SAYGI: Saygı, herhangi bir ilişki içinde olunan bir kurum, birey ve benzerine, söz konusu varlık veya oluşumun ilgi ve duygularının farkında tutum sergilemek, buna göre uygun bir davranış tarzını ,tutumu benimsemektir, Genellikle, ilişkide olunan, iletişim kurulan varlık veya oluşumun hak, değer, inanç ve her türlü özelliğini göz önünde tutmak bunlara önyargısız yaklaşmayı içerir. Her ne kadar tersi gibi gözükse de saygı kavramı haklar kavramının varlığından önce gelir ve haklar kavramına dayanmaz.

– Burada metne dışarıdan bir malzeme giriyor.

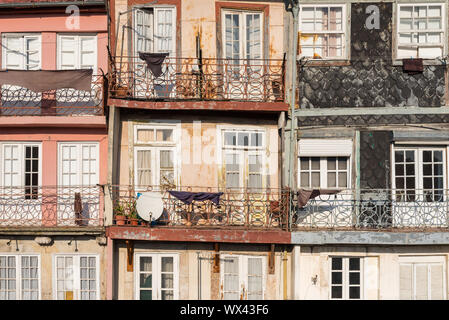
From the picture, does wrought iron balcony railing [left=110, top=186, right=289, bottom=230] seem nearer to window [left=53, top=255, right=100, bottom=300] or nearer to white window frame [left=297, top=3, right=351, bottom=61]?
window [left=53, top=255, right=100, bottom=300]

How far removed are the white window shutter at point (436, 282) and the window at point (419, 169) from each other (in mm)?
1838

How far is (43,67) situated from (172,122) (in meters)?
4.07

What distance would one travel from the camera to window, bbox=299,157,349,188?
19.6 metres

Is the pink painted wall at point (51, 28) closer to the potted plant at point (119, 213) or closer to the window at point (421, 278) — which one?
the potted plant at point (119, 213)

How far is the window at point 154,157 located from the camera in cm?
1984

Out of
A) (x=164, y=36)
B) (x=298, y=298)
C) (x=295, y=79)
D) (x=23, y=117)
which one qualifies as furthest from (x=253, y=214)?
(x=23, y=117)

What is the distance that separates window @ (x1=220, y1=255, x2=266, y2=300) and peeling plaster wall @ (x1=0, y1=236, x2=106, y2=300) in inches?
132

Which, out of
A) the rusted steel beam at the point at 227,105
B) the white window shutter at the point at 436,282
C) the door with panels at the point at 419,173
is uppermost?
the rusted steel beam at the point at 227,105

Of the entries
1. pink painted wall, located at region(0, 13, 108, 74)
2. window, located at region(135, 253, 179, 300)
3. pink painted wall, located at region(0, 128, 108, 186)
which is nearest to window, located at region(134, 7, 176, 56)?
pink painted wall, located at region(0, 13, 108, 74)

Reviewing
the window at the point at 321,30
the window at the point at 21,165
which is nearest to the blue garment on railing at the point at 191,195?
the window at the point at 21,165

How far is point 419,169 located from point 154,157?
731 centimetres

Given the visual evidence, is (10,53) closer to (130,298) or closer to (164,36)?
(164,36)

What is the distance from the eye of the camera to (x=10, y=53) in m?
20.5

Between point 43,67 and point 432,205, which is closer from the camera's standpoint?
point 432,205
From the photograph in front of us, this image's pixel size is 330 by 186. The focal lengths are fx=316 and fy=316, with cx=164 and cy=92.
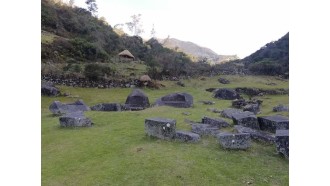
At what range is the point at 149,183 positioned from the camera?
288 inches

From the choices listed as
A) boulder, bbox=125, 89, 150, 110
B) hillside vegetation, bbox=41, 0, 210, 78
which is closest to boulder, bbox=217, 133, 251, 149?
boulder, bbox=125, 89, 150, 110

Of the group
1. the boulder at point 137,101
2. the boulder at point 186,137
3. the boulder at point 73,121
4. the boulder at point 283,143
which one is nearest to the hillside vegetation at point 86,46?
the boulder at point 137,101

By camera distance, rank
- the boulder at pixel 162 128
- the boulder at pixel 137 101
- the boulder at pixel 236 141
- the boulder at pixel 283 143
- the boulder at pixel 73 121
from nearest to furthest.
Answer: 1. the boulder at pixel 283 143
2. the boulder at pixel 236 141
3. the boulder at pixel 162 128
4. the boulder at pixel 73 121
5. the boulder at pixel 137 101

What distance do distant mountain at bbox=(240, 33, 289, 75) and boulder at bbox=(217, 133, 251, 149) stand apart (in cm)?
4046

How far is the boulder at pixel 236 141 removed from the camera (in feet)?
31.2

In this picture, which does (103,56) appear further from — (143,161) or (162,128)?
(143,161)

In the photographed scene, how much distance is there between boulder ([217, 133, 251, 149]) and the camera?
9508 mm

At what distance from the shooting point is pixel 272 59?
57656mm

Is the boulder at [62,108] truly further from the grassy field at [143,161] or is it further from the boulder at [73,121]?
the grassy field at [143,161]

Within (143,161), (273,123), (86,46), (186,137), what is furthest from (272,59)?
(143,161)

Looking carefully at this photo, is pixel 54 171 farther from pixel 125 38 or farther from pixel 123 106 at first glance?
pixel 125 38

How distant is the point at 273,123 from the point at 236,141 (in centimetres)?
283

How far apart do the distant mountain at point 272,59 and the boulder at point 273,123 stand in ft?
123

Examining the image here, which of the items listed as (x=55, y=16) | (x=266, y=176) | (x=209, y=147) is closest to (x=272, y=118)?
(x=209, y=147)
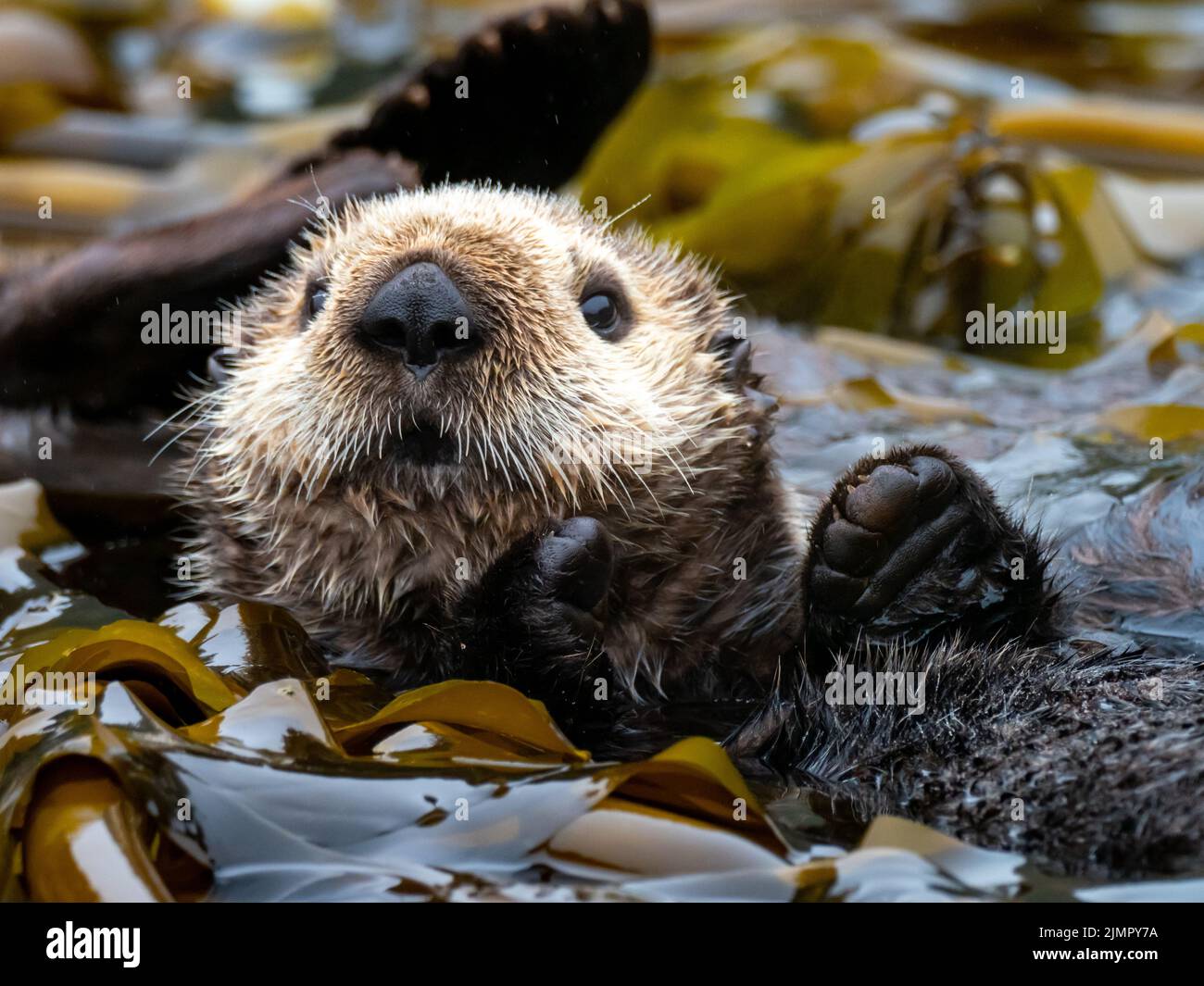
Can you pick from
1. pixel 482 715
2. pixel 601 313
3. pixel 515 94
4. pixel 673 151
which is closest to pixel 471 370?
pixel 601 313

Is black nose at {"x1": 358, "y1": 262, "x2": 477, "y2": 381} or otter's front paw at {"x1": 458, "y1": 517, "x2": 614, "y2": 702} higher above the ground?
black nose at {"x1": 358, "y1": 262, "x2": 477, "y2": 381}

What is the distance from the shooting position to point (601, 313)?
325cm

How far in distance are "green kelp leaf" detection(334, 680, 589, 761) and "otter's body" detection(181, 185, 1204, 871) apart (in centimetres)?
12

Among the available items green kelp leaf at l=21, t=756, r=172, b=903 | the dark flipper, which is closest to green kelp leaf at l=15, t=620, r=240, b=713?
green kelp leaf at l=21, t=756, r=172, b=903

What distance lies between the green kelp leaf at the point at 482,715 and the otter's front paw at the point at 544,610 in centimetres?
10

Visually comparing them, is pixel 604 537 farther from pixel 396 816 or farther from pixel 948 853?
pixel 948 853

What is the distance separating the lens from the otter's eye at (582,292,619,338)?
3.21m

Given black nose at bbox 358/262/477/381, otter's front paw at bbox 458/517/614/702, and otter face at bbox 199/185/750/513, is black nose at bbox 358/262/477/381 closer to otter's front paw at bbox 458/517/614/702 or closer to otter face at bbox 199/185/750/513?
otter face at bbox 199/185/750/513

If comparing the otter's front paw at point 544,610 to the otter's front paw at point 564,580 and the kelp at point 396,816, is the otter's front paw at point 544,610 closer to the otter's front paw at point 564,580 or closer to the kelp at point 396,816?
the otter's front paw at point 564,580

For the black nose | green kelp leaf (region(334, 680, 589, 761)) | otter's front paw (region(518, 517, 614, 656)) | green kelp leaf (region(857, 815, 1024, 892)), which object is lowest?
green kelp leaf (region(857, 815, 1024, 892))

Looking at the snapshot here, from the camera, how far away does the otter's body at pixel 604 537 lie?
2.76 metres

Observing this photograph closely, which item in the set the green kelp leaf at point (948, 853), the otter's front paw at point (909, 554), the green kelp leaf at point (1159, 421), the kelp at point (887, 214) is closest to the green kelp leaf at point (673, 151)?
the kelp at point (887, 214)
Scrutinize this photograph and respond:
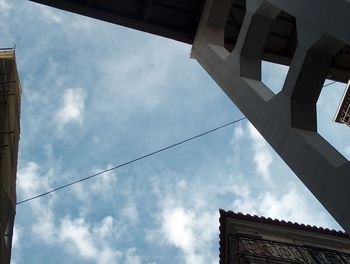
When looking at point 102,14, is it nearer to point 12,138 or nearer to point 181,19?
point 181,19

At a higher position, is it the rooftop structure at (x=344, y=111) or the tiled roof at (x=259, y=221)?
the rooftop structure at (x=344, y=111)

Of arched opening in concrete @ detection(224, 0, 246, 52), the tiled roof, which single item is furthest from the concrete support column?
the tiled roof

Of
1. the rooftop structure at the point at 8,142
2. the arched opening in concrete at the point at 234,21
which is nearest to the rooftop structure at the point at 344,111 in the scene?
the arched opening in concrete at the point at 234,21

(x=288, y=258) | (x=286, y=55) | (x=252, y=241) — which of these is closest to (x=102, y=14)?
(x=286, y=55)

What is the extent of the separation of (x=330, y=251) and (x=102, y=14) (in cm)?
1254

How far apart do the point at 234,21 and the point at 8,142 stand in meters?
8.58

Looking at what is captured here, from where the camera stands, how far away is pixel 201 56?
46.4 ft

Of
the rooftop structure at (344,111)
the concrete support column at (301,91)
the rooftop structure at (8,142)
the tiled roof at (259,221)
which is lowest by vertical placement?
the concrete support column at (301,91)

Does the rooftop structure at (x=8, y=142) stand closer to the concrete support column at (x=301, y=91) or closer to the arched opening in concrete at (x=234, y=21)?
the concrete support column at (x=301, y=91)

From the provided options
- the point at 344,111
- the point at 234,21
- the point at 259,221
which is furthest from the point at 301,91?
the point at 344,111

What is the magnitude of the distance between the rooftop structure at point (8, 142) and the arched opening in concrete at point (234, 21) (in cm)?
782

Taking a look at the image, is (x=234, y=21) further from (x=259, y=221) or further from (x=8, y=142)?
(x=8, y=142)

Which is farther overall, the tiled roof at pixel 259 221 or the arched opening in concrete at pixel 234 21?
the tiled roof at pixel 259 221

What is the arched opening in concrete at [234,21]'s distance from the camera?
15.0 m
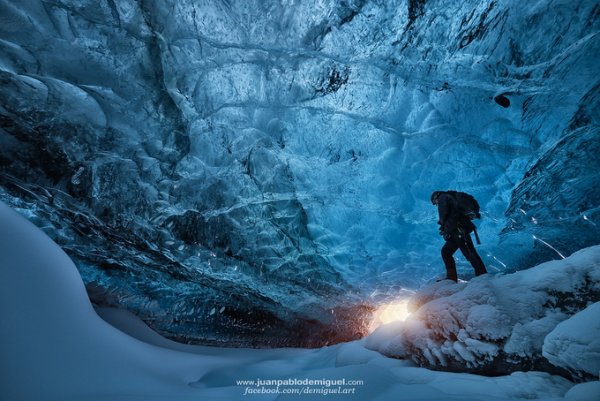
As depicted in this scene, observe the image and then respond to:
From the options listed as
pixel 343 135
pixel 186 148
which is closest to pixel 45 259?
pixel 186 148

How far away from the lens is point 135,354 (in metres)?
3.01

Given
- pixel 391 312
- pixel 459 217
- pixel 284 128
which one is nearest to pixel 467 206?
pixel 459 217

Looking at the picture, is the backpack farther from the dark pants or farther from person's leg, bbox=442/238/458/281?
person's leg, bbox=442/238/458/281

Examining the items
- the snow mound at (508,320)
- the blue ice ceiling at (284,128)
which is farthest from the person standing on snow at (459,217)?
the snow mound at (508,320)

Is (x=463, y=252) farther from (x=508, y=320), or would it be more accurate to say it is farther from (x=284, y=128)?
(x=284, y=128)

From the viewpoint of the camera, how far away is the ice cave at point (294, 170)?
2307mm

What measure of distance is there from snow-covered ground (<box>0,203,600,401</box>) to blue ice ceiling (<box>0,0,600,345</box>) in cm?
185

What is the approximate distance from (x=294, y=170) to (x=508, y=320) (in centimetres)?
355

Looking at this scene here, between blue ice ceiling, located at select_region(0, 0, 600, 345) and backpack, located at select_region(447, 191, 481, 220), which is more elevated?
blue ice ceiling, located at select_region(0, 0, 600, 345)

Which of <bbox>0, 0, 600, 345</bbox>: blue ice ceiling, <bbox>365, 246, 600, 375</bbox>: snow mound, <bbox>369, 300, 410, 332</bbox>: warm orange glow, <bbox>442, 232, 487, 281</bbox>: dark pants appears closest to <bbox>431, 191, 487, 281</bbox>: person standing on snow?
<bbox>442, 232, 487, 281</bbox>: dark pants

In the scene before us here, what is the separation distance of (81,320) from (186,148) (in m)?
2.64

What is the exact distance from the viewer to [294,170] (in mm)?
4855

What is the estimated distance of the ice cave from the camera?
231 cm

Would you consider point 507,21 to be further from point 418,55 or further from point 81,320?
point 81,320
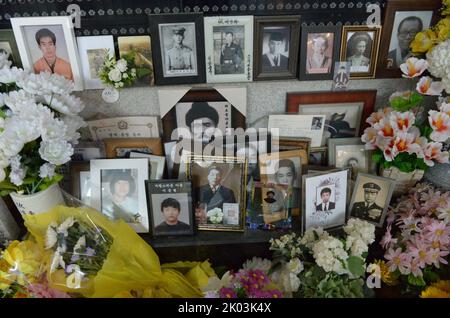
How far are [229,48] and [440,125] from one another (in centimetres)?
74

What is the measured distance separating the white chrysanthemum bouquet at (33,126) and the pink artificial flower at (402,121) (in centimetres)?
104

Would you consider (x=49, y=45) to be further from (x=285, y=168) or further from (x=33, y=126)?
(x=285, y=168)

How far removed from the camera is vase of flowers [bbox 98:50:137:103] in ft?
3.83

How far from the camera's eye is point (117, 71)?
1.16m

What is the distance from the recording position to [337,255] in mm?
1076

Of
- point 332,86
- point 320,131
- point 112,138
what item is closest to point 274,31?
point 332,86

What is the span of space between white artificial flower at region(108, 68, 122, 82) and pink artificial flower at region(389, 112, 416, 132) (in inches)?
36.4

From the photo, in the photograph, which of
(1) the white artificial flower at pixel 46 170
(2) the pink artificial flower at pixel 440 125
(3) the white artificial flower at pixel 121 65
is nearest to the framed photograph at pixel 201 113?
(3) the white artificial flower at pixel 121 65

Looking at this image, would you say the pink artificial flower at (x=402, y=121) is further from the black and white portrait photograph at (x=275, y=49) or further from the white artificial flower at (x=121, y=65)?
the white artificial flower at (x=121, y=65)

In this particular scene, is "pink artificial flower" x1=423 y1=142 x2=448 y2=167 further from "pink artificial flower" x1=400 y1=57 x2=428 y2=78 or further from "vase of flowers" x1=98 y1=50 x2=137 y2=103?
"vase of flowers" x1=98 y1=50 x2=137 y2=103

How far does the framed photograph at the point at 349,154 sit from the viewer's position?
1.36 metres

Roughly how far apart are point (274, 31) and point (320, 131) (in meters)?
0.42

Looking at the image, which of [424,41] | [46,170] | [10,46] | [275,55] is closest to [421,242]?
[424,41]

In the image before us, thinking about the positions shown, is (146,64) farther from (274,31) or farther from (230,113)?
(274,31)
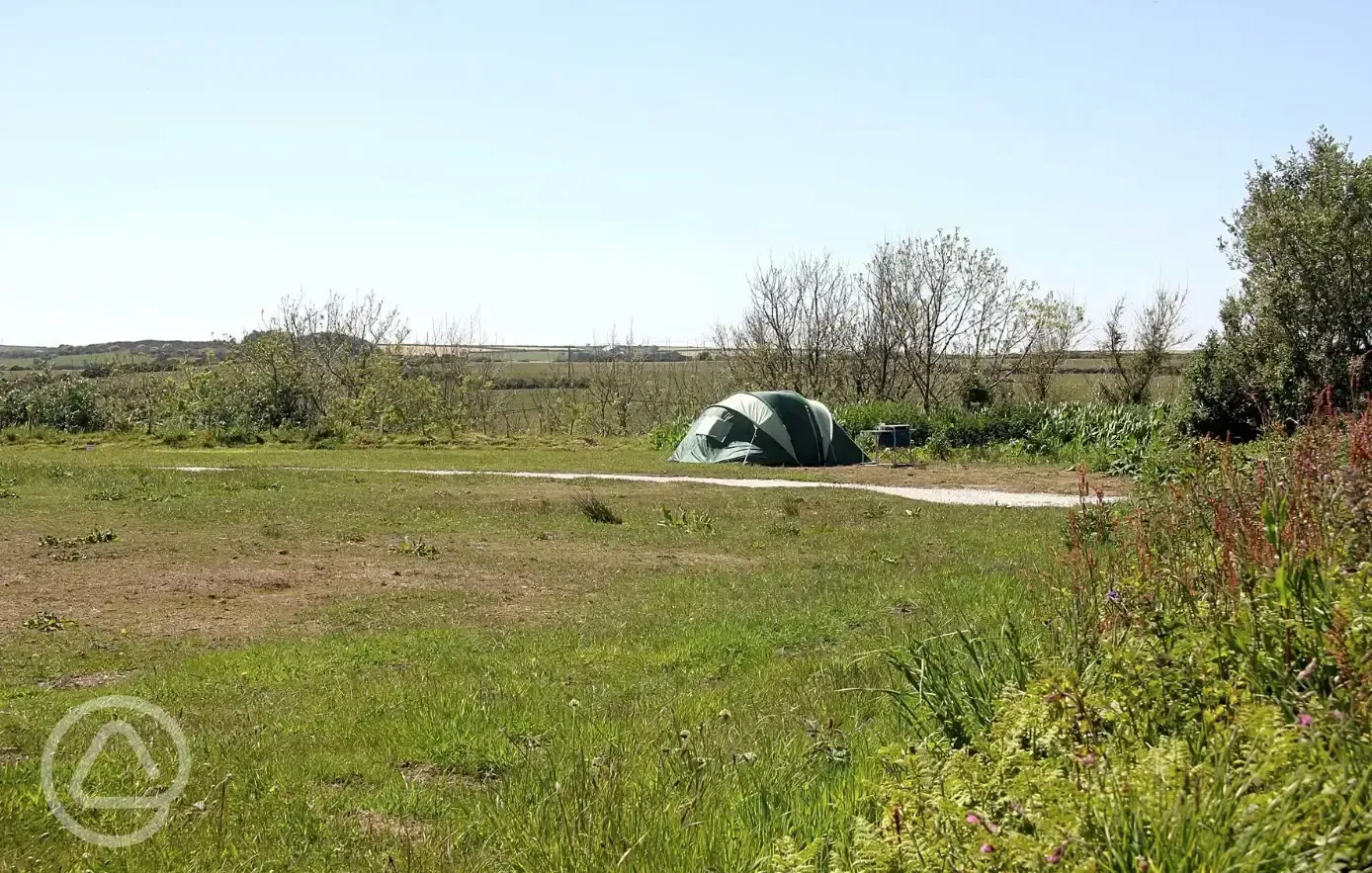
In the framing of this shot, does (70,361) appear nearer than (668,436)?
No

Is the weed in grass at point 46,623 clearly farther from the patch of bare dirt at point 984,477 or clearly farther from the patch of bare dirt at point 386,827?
the patch of bare dirt at point 984,477

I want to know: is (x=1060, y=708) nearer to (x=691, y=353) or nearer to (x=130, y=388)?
(x=130, y=388)

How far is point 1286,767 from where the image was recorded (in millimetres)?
3025

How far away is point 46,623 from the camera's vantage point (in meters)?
9.52

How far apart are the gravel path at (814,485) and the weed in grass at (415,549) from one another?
9305 mm

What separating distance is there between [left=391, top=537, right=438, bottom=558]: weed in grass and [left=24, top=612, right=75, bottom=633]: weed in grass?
4535mm

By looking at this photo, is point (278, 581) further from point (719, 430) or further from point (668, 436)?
point (668, 436)

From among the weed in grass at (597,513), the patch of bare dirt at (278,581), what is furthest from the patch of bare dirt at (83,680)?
the weed in grass at (597,513)

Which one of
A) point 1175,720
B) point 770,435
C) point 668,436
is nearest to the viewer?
point 1175,720

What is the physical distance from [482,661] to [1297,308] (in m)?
22.4

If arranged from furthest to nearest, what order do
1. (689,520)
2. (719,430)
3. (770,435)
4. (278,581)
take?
1. (719,430)
2. (770,435)
3. (689,520)
4. (278,581)

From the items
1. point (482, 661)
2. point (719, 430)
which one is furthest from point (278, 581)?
point (719, 430)

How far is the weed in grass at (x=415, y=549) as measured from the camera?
13938 millimetres

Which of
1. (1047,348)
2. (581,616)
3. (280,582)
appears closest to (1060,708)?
(581,616)
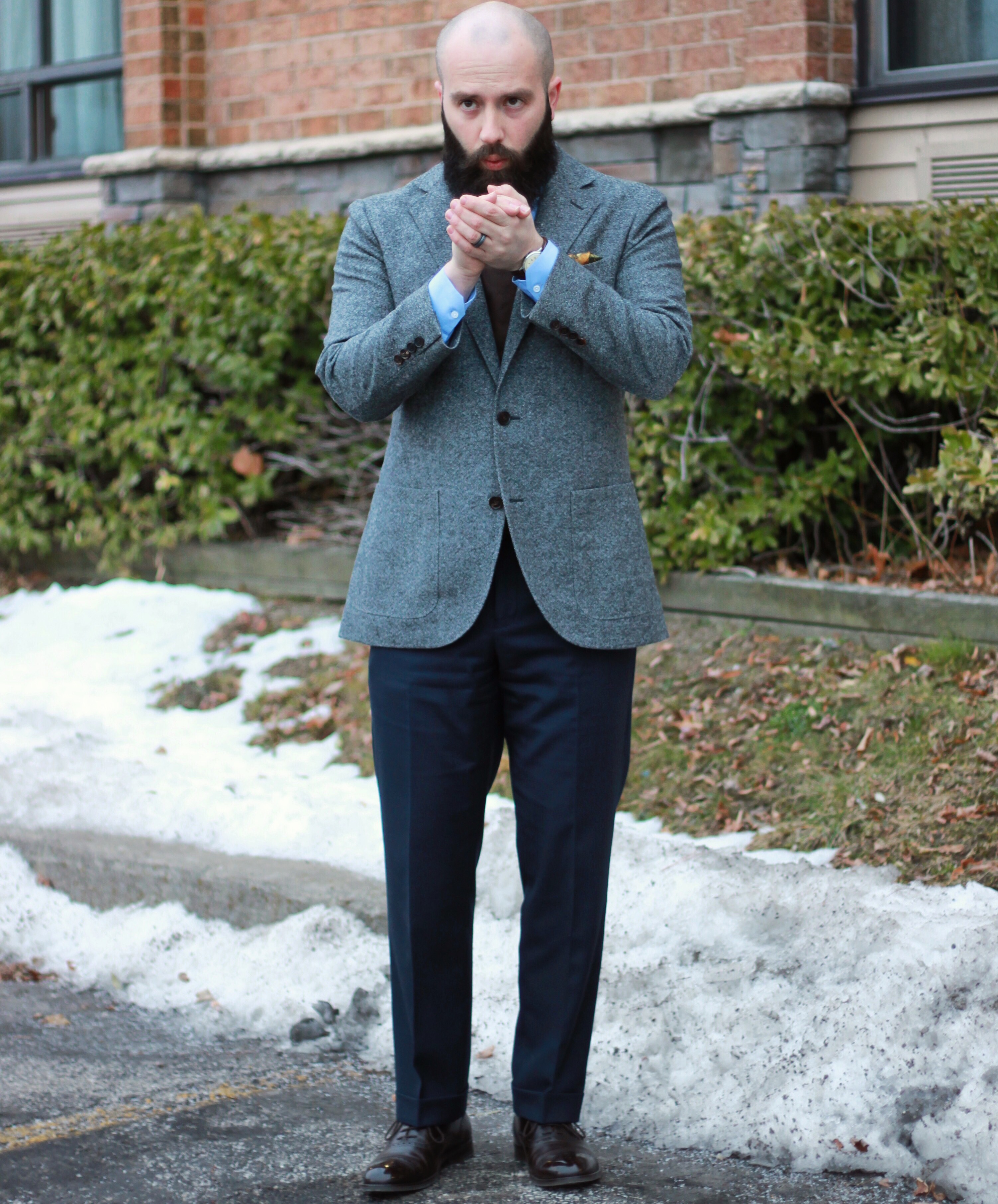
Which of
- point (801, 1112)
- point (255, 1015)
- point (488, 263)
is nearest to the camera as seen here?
point (488, 263)

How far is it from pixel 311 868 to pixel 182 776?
102cm

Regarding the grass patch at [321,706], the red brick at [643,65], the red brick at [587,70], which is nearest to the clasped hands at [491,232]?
the grass patch at [321,706]

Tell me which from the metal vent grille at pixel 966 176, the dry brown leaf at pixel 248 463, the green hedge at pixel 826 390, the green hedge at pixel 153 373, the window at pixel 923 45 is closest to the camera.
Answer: the green hedge at pixel 826 390

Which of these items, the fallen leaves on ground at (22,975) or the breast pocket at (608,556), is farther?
the fallen leaves on ground at (22,975)

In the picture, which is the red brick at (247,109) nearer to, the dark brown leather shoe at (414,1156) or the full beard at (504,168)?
the full beard at (504,168)

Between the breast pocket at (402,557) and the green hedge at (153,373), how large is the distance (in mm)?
4127

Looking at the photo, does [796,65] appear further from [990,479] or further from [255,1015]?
[255,1015]

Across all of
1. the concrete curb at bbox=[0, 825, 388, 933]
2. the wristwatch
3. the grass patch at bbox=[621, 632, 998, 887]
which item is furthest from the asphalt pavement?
the wristwatch

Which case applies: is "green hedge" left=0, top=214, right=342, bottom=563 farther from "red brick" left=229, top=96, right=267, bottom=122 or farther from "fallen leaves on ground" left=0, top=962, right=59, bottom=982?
"fallen leaves on ground" left=0, top=962, right=59, bottom=982

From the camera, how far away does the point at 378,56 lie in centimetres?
860

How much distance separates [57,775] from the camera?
18.2 ft

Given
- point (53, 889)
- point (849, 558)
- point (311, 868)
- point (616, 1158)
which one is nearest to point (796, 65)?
point (849, 558)

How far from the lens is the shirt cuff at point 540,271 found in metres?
2.78

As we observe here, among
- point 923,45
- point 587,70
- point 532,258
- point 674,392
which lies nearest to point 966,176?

Aslında bu tanımları çoğumuz görüyoruz, duyuyoruz, biliyoruz. Fakat bunu hayatta uygulamaya gelince çok umursamayabiliyoruz, unutuyoruz, basite indirgiyoruz. Bu tanımları bilip hayatımıza uygularsak tüm insanlar olarak daha iyi, daha mutlu bir yaşantımızın olacağına inanıyorum. İnsan kendisine nasıl davranılmasını istiyorsa başkalarına da ona göre davranmalı, empati yapmayı unutmamalıdır. Hayatta bize kalacak olan yaptığımız iyiliklerdir, ne para ne pul elimizde kalır sadece yaptığımız iyilikler. Yazımı Demokritos’ un şu sözüyle sonlandırmak istiyorum:

“Üç kimseye mutlaka saygılı olunuz: Kendi evinizdeyken, ailenize; sokaktayken, gelip geçenlere; yalnızken, kendinize.”